I gathered that the SMB shares are hosted on Linux, but I could be wrong.
If they are hosted on Windows like you are assuming, then I would agree that PowerShell would probably be most performant for this.
The title says - Windows SMB Shares.
My guess is that Dustin is a lone wolf running a 'nix OS as his machine - and the rest of the company is using Windows. Nothing wrong with that, just my guess.
His company is significantly Mac.
-
@JaredBusch said in How do you find duplicates from Windows SMB shares using Linux:
@Dashrender said in How do you find duplicates from Windows SMB shares using Linux:
@IRJ said in How do you find duplicates from Windows SMB shares using Linux:
@Dashrender said in How do you find duplicates from Windows SMB shares using Linux:
I wonder if this would run faster directly on the server in powershell instead? I'm assuming with doing this over SMB you have to download all files, run the hash - if ran locally, you get to skip the download time, I assume.
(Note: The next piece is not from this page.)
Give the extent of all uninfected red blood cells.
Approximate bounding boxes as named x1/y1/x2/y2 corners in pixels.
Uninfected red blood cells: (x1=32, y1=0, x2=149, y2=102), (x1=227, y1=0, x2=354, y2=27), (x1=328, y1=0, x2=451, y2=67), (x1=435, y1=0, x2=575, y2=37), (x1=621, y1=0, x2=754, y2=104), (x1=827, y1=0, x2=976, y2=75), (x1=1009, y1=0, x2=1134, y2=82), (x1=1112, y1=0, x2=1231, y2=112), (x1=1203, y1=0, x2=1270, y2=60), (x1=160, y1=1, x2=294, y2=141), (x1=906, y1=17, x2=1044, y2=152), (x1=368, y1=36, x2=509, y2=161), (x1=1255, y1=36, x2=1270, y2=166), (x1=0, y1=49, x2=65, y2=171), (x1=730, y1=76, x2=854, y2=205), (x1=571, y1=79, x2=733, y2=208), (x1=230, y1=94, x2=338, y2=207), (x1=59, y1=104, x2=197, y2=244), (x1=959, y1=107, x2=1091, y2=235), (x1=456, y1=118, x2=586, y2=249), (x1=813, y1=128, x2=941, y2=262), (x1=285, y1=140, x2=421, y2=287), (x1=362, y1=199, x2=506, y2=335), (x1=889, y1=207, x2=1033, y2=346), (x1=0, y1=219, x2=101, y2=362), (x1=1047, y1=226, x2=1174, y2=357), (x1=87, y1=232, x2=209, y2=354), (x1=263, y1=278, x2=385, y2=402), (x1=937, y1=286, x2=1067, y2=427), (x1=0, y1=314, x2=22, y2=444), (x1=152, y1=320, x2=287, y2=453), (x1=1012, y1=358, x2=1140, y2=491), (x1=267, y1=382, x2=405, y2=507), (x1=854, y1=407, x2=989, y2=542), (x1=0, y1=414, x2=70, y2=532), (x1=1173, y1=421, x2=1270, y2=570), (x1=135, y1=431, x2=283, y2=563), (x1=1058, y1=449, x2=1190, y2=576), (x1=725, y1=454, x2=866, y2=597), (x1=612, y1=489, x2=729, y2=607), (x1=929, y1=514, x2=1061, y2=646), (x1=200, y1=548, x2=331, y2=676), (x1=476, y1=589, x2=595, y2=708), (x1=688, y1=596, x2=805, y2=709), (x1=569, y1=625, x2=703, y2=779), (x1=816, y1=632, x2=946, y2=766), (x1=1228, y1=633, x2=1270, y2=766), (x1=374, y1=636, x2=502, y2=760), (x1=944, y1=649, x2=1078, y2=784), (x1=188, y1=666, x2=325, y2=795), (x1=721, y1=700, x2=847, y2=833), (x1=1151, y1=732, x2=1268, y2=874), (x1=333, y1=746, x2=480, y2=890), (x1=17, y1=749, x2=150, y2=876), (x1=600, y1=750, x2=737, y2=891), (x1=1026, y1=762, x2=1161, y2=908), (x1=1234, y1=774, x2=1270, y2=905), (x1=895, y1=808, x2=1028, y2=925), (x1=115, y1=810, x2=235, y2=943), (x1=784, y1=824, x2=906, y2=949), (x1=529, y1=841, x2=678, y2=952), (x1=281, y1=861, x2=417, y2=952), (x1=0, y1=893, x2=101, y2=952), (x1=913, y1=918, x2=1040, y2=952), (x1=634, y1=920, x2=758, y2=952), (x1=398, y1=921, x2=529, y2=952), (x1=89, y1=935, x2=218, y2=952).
I gathered that the SMB shares are hosted on Linux, but I could be wrong.
If they are hosted on Windows like you are assuming, then I would agree that PowerShell would probably be most performant for this.
The title says - Windows SMB Shares.
My guess is that Dustin is a lone wolf running a 'nix OS as his machine - and the rest of the company is using Windows. Nothing wrong with that, just my guess.
His company is significantly Mac.
aww, that's right - he has been asking a lot of MAC questions lately.
-
@Dashrender said in How do you find duplicates from Windows SMB shares using Linux:
@JaredBusch said in How do you find duplicates from Windows SMB shares using Linux:
@Dashrender said in How do you find duplicates from Windows SMB shares using Linux:
@IRJ said in How do you find duplicates from Windows SMB shares using Linux:
@Dashrender said in How do you find duplicates from Windows SMB shares using Linux:
I wonder if this would run faster directly on the server in powershell instead? I'm assuming with doing this over SMB you have to download all files, run the hash - if ran locally, you get to skip the download time, I assume.
I gathered that the SMB shares are hosted on Linux, but I could be wrong.
If they are hosted on Windows like you are assuming, then I would agree that PowerShell would probably be most performant for this.
The title says - Windows SMB Shares.
My guess is that Dustin is a lone wolf running a 'nix OS as his machine - and the rest of the company is using Windows. Nothing wrong with that, just my guess.
His company is significantly Mac.
aww, that's right - he has been asking a lot of MAC questions lately.
Unix questions to be more precise, but yeah we are a heavy Mac shop.